Elsie Anna Grace Kühn-Leitz (* 22. Dezember 1903 in Wetzlar; † 5. August 1985 ebenda) war eine deutsche Juristin und Mäzenin.[1] Kühn-Leitz war die Gründungspräsidentin der Vereinigung Deutsch-Französischer Gesellschaften für Europa und entstammt der in Wetzlar ansässigen Industriellenfamilie Leitz.

Leben

Elsie Leitz kam als Tochter des Industriellen Ernst Leitz II zur Welt. Ihr Großvater, Ernst Leitz I, hatte die Optische Werke Ernst Leitz (Leica) in Wetzlar 1849 gegründet, deren Leitung ihr Vater übernahm. Ihre Mutter verstarb, als sie selbst sechs Jahre alt war. Sie besuchte die Höhere Töchterschule in Wetzlar und die reformpädagogische Freie Schulgemeinde Wickersdorf. Da in Wickersdorf das Ablegen des Abiturs nicht möglich war, wechselte sie an die Oberrealschule in Berlin-Mariendorf und erlangte dort 1921 das Abitur im Alter von 17 Jahren.
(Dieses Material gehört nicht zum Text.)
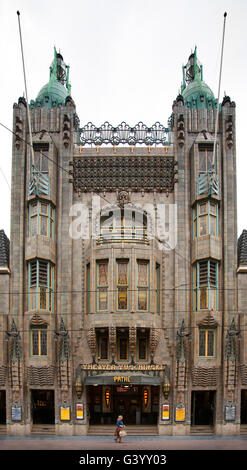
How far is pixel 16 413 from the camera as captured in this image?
3391 centimetres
Darauffolgend begann Elsie Leitz an der Johann Wolfgang Goethe-Universität Frankfurt am Main Volkswirtschaftslehre und Sprachen zu studieren. Sie wechselte an die Handelshochschule München und schloss ihr Studium mit 19 Jahren als Diplom-Kauffrau ab. Anschließend studierte sie an der Ludwig-Maximilians-Universität München sowie später an der Friedrich-Wilhelms-Universität Berlin Rechtswissenschaft. Das Rechtsreferendariat absolvierte sie am Oberlandesgericht Frankfurt am Main mit Stage am Amtsgericht Bad Vilbel.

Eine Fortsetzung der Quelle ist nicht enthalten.